Monthly Archives: May 2010

Global Summit Acknowledges Successes, but inequality is far from over


Written by Lisa DeBenedictis

“Women at the Forefront of Change”, the 20th Annual Global Summit of Women, was held in Beijing, China, last week, on May 20 through May 22.

Many of the world’s top female government officials, government ministers, business leaders and CEO’s from six continents were present.

Among topics of discussion and goals of the summit were the advancement of women’s economic opportunities, making connections with and drawing inspiration from other female leaders, and learning about ways to enable women leaders regionally, nationally, and world-wide.

The summit is put on each year by Globe Women, an organization that works to promote women in business.

According to the summit’s website and online brochure, many women are increasingly holding positions in pivotal and influential jobs.
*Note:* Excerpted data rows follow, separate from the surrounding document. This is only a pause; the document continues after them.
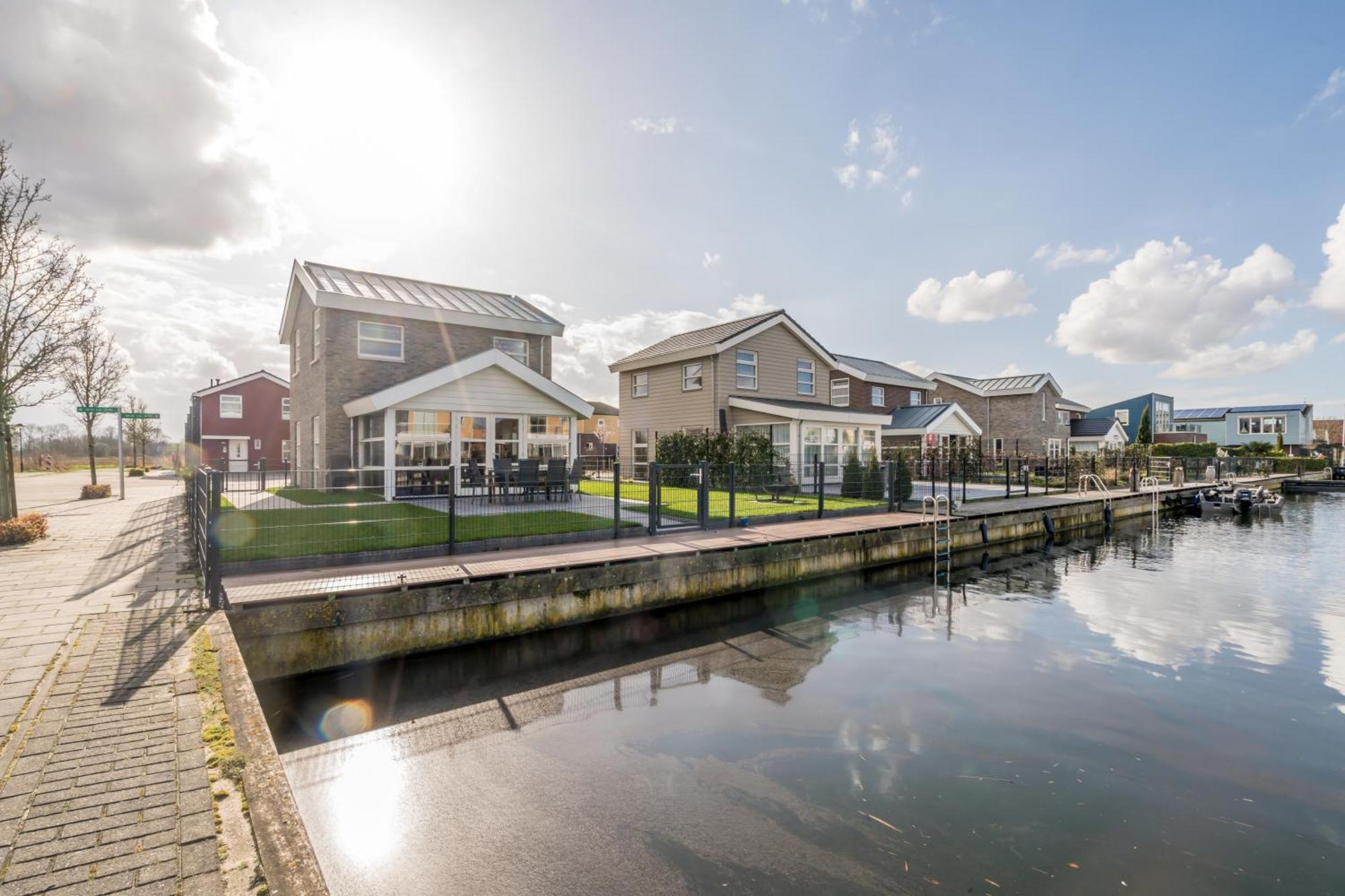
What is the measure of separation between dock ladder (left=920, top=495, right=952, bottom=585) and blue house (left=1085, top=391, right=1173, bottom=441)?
51267 millimetres

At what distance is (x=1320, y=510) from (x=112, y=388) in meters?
52.3

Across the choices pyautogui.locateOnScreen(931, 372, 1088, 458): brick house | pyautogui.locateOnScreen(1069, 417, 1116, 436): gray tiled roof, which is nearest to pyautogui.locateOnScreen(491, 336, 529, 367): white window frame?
pyautogui.locateOnScreen(931, 372, 1088, 458): brick house

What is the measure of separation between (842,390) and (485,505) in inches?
903

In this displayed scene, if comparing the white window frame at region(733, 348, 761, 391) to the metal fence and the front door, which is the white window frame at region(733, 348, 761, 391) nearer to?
the metal fence

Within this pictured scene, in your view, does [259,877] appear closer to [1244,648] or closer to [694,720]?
[694,720]

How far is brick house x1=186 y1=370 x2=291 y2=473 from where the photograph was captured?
36.3 metres

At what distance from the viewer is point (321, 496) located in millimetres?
11992

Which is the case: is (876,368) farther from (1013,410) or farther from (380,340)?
(380,340)

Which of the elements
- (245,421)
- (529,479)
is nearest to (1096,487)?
(529,479)

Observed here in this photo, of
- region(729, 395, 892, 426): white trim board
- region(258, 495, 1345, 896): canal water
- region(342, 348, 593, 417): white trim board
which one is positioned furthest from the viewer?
region(729, 395, 892, 426): white trim board

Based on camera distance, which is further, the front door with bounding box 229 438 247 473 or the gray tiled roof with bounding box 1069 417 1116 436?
the gray tiled roof with bounding box 1069 417 1116 436

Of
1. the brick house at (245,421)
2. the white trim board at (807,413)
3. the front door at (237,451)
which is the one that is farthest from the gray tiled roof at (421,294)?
the front door at (237,451)

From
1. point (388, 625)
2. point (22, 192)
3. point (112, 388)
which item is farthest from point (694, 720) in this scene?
point (112, 388)

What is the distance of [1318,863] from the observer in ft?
13.4
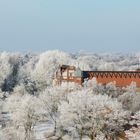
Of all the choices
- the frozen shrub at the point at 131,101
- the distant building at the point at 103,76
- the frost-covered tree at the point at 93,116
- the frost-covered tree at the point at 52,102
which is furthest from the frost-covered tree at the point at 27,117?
the distant building at the point at 103,76

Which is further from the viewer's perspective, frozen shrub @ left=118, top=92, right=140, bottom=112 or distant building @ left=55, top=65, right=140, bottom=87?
distant building @ left=55, top=65, right=140, bottom=87

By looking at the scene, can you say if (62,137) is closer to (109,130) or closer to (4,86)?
(109,130)

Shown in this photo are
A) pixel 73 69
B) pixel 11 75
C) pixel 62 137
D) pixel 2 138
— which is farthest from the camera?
pixel 11 75

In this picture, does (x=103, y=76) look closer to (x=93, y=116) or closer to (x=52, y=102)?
(x=52, y=102)

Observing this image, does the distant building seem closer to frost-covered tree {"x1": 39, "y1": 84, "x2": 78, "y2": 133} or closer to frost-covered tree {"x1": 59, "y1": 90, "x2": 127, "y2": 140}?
frost-covered tree {"x1": 39, "y1": 84, "x2": 78, "y2": 133}

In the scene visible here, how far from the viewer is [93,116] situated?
155 ft

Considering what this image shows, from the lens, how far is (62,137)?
55906mm

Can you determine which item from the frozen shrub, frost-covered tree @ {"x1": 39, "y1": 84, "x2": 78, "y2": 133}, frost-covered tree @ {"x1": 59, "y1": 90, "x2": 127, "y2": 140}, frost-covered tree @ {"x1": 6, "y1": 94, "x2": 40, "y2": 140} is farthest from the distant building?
frost-covered tree @ {"x1": 59, "y1": 90, "x2": 127, "y2": 140}

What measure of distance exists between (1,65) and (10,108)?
5099cm

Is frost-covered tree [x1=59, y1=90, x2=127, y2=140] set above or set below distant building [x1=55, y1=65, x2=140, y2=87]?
below

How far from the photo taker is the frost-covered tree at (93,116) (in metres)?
47.2

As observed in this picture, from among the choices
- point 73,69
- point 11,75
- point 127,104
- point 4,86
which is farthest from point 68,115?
point 11,75

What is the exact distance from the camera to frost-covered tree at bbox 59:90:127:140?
47.2m

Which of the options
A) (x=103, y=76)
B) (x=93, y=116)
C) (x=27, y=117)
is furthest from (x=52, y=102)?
(x=103, y=76)
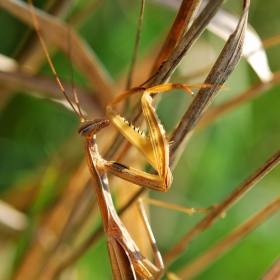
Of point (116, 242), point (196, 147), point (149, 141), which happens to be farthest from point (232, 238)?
point (196, 147)

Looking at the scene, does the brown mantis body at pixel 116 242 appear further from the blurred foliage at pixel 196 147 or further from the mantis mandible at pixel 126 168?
the blurred foliage at pixel 196 147

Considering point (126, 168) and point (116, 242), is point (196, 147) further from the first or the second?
point (126, 168)

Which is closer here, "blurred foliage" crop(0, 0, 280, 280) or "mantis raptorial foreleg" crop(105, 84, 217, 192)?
"mantis raptorial foreleg" crop(105, 84, 217, 192)

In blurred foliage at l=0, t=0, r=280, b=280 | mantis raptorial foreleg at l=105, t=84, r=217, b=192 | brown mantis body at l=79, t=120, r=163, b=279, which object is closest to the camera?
mantis raptorial foreleg at l=105, t=84, r=217, b=192

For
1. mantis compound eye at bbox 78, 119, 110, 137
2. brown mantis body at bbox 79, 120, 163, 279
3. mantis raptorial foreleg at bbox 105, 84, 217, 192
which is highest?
mantis raptorial foreleg at bbox 105, 84, 217, 192

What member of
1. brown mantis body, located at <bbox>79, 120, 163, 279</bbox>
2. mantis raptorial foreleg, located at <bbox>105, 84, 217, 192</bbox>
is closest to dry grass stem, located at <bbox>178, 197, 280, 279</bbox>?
brown mantis body, located at <bbox>79, 120, 163, 279</bbox>

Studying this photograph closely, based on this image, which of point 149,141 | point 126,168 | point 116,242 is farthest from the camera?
point 116,242

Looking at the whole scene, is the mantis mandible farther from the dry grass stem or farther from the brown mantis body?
the dry grass stem

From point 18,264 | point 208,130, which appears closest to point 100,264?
point 18,264
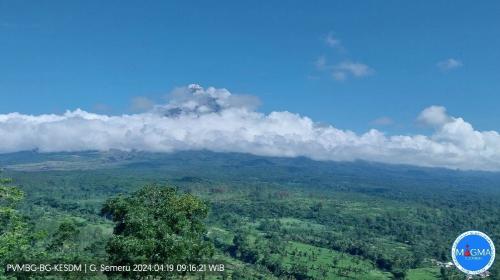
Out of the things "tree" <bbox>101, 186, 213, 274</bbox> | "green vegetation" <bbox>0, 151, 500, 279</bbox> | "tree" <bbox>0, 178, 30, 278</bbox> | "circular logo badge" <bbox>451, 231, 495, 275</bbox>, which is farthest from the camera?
"green vegetation" <bbox>0, 151, 500, 279</bbox>

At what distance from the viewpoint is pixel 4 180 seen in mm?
27922

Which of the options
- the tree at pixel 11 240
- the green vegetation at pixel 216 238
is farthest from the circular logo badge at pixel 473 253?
the tree at pixel 11 240

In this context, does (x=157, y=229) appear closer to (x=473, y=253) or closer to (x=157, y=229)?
(x=157, y=229)

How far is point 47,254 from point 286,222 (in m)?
160

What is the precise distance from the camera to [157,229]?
1136 inches

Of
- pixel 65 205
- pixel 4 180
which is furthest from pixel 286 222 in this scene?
pixel 4 180

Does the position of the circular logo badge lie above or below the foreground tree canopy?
above

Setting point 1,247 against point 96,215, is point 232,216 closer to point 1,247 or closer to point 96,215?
point 96,215

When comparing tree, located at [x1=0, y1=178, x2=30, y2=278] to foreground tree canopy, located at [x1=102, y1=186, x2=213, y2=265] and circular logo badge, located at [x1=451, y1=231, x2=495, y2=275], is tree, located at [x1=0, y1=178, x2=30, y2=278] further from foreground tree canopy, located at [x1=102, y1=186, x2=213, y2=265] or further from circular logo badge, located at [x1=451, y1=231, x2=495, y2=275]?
circular logo badge, located at [x1=451, y1=231, x2=495, y2=275]

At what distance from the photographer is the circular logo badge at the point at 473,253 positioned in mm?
11125

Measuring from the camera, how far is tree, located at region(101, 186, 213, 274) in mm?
26891

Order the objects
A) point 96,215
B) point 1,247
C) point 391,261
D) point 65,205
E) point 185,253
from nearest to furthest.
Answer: point 1,247 → point 185,253 → point 391,261 → point 96,215 → point 65,205

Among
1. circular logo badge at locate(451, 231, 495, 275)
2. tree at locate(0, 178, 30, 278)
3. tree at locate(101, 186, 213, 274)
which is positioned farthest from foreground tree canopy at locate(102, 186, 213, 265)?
circular logo badge at locate(451, 231, 495, 275)

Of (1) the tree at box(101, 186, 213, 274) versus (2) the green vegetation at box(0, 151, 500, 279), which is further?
(2) the green vegetation at box(0, 151, 500, 279)
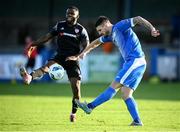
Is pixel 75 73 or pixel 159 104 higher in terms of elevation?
pixel 75 73

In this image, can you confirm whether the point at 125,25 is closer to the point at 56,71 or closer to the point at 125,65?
the point at 125,65

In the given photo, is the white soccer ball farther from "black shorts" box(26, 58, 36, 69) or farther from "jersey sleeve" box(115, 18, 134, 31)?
"black shorts" box(26, 58, 36, 69)

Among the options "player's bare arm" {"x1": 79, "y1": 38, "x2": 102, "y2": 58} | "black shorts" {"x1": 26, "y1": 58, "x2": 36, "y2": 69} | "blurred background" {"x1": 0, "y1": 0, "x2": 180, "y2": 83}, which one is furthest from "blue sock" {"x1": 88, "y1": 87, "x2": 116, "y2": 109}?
"blurred background" {"x1": 0, "y1": 0, "x2": 180, "y2": 83}

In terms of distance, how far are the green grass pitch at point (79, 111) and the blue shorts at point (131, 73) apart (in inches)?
35.1

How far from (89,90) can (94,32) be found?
352 inches

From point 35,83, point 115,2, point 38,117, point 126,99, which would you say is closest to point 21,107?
point 38,117

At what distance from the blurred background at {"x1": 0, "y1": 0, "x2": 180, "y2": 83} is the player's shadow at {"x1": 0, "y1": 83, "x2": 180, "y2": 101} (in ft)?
5.37

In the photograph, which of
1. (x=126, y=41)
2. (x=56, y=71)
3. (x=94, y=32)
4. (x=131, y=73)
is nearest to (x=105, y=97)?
(x=131, y=73)

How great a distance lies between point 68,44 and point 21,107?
4203mm

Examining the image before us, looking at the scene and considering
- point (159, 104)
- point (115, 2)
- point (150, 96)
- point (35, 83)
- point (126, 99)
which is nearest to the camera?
point (126, 99)

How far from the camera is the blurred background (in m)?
32.4

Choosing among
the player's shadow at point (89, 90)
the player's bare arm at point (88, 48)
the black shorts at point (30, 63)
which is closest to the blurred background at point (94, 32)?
the black shorts at point (30, 63)

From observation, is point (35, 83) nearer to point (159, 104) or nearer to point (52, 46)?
point (52, 46)

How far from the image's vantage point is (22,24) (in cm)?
4091
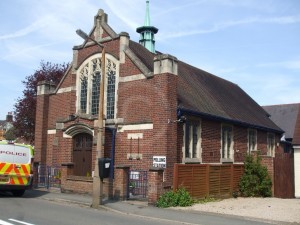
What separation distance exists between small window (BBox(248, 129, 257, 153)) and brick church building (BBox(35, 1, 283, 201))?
0.06 m

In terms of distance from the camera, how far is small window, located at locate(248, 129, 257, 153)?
24.2 metres

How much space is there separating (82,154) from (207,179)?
6421 millimetres

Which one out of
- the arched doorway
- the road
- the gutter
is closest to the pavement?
the road

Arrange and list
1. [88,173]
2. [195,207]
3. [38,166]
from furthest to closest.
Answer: [38,166] < [88,173] < [195,207]

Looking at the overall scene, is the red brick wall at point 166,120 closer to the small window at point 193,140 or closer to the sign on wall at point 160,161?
the sign on wall at point 160,161

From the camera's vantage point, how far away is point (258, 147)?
25.1 meters

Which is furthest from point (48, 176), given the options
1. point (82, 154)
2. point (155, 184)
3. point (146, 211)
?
point (146, 211)

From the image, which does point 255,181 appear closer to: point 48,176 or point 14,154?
point 48,176

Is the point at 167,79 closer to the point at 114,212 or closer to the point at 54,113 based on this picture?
the point at 114,212

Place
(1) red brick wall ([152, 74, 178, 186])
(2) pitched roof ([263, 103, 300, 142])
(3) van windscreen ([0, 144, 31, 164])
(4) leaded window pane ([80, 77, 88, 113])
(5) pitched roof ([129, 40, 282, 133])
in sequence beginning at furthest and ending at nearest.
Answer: (2) pitched roof ([263, 103, 300, 142]) → (4) leaded window pane ([80, 77, 88, 113]) → (5) pitched roof ([129, 40, 282, 133]) → (1) red brick wall ([152, 74, 178, 186]) → (3) van windscreen ([0, 144, 31, 164])

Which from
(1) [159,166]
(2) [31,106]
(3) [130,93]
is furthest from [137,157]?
(2) [31,106]

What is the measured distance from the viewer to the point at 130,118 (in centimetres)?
1817

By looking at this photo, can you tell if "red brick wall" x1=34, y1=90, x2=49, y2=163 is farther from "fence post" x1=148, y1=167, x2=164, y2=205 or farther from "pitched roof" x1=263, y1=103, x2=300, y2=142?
"pitched roof" x1=263, y1=103, x2=300, y2=142

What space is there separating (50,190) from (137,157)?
5010mm
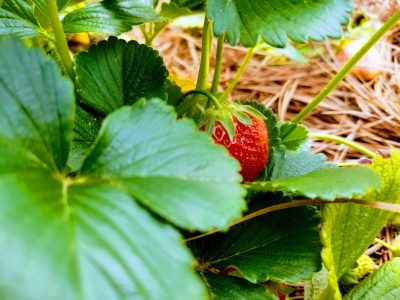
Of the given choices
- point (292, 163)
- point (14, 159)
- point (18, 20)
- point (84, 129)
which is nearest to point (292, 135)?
point (292, 163)

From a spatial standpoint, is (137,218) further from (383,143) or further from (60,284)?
(383,143)

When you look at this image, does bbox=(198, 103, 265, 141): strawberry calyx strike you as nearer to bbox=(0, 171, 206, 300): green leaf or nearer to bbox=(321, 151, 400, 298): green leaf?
bbox=(321, 151, 400, 298): green leaf

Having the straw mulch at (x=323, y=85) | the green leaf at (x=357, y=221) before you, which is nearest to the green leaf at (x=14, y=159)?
the green leaf at (x=357, y=221)

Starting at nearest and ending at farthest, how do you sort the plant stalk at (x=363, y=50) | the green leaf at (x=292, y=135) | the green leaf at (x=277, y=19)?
the green leaf at (x=277, y=19) < the plant stalk at (x=363, y=50) < the green leaf at (x=292, y=135)

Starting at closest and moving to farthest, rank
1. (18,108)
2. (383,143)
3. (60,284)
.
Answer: (60,284)
(18,108)
(383,143)

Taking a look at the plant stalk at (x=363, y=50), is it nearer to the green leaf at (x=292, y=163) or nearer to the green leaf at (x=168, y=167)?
the green leaf at (x=292, y=163)

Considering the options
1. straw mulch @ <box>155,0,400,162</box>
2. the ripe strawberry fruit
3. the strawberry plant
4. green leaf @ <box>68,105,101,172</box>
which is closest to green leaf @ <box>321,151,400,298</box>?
the strawberry plant

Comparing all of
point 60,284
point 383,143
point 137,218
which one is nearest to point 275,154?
point 137,218
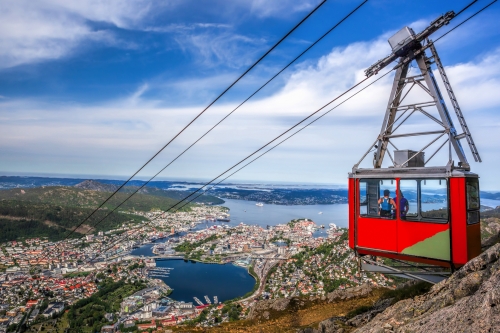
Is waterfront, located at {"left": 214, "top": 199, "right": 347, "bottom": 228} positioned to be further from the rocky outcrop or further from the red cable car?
the red cable car

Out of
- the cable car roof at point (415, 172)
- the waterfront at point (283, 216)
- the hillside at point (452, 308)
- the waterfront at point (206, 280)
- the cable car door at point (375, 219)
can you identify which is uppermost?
the cable car roof at point (415, 172)

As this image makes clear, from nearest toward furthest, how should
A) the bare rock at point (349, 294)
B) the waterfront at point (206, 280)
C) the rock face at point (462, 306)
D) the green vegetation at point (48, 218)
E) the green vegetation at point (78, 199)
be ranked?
the rock face at point (462, 306) < the bare rock at point (349, 294) < the waterfront at point (206, 280) < the green vegetation at point (48, 218) < the green vegetation at point (78, 199)

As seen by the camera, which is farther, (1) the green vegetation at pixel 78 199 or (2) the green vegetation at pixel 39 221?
(1) the green vegetation at pixel 78 199

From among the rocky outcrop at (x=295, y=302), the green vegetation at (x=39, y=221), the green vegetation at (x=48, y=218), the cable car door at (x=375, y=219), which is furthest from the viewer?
the green vegetation at (x=48, y=218)

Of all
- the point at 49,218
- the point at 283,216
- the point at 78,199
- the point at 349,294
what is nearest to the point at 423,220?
the point at 349,294

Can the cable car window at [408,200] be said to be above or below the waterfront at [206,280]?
above

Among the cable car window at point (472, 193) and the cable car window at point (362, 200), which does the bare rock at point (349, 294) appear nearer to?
the cable car window at point (362, 200)

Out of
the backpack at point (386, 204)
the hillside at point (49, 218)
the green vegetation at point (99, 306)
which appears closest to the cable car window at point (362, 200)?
the backpack at point (386, 204)

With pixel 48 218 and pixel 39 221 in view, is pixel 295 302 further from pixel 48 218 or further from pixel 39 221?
pixel 48 218
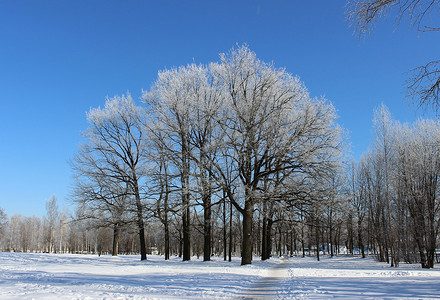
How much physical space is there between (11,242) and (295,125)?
104 m

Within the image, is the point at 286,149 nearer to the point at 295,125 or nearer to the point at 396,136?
the point at 295,125

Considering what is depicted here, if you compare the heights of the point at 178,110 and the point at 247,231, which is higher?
the point at 178,110

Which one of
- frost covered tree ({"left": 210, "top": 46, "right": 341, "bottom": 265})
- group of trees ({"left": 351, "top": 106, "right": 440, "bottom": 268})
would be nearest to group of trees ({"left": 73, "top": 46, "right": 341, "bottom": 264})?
frost covered tree ({"left": 210, "top": 46, "right": 341, "bottom": 265})

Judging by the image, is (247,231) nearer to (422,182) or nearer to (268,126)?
(268,126)

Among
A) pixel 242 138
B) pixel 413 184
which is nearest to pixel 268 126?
pixel 242 138

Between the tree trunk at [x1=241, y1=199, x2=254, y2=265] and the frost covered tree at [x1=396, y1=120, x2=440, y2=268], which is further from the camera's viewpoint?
the frost covered tree at [x1=396, y1=120, x2=440, y2=268]

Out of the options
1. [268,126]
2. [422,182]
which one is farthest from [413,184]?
[268,126]

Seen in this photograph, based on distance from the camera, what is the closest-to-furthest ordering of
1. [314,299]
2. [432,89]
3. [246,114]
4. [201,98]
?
1. [432,89]
2. [314,299]
3. [246,114]
4. [201,98]

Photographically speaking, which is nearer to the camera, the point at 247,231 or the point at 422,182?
the point at 247,231

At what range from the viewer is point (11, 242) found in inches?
3718

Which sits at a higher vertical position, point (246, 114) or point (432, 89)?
point (246, 114)

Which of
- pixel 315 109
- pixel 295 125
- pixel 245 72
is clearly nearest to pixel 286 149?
pixel 295 125

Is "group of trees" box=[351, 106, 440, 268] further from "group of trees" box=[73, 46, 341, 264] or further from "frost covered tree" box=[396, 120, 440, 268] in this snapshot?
"group of trees" box=[73, 46, 341, 264]

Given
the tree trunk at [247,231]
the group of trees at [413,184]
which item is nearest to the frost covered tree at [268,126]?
the tree trunk at [247,231]
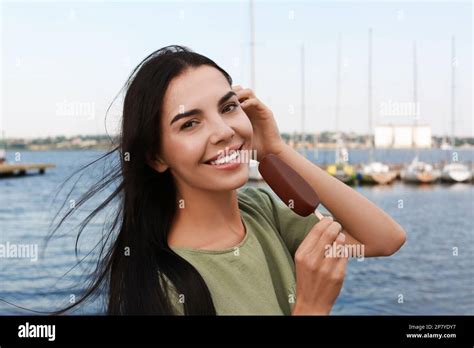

“The percentage of women in various trades requiring higher technical skills and intensified knowledge is also rising dramatically, as evidenced by the increasing number of women working in hi-tech industries, such as computer science, software, telecommunication and finance. [In China] in fields such as education, culture, arts, media, healthcare, and sports, women have become the majority,” read the summit’s 2010 brochure.

At Barakat, we support the growth and empowerment of female leadership, and believe that the ability for women to achieve success in their careers and in leadership positions begins with education.

Despite acknowledging how far they have come, many of the speakers expressed that there is still much inequality and underrepresentation of women, particularly in business leadership positions.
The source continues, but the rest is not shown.